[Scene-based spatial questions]
+++

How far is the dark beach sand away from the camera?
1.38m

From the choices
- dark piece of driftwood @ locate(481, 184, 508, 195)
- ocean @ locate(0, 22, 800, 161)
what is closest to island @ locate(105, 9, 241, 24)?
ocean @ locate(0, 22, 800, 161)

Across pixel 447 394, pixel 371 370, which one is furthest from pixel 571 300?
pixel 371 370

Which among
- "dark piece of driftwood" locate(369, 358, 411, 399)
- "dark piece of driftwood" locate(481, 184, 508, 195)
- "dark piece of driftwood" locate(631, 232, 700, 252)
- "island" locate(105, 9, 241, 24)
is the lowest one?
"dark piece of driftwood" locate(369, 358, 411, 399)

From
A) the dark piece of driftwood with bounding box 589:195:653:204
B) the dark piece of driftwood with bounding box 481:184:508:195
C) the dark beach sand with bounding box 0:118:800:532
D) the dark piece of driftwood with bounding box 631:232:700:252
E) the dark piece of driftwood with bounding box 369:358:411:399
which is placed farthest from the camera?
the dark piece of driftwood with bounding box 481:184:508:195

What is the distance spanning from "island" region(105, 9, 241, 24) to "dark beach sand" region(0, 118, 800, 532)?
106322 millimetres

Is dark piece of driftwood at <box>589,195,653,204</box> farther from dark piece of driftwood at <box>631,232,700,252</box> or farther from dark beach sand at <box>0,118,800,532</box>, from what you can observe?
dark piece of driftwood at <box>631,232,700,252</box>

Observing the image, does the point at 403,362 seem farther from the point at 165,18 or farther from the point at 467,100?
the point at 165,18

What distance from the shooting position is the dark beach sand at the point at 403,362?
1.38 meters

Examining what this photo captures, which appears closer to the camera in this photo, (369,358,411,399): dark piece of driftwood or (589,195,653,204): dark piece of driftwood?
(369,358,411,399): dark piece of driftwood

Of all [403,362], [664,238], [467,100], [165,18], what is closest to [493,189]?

+++

WHAT YOU HAVE TO DO: Please rewrite the lines starting with the line with "What is the" and going on through the line with "106322 millimetres" as a Markdown table with the columns "No." and "Line", leaving out any blank lines.

ANSWER IN FULL:
| No. | Line |
|---|---|
| 1 | What is the distance spanning from "island" region(105, 9, 241, 24) to "dark beach sand" region(0, 118, 800, 532)? |
| 2 | 106322 millimetres |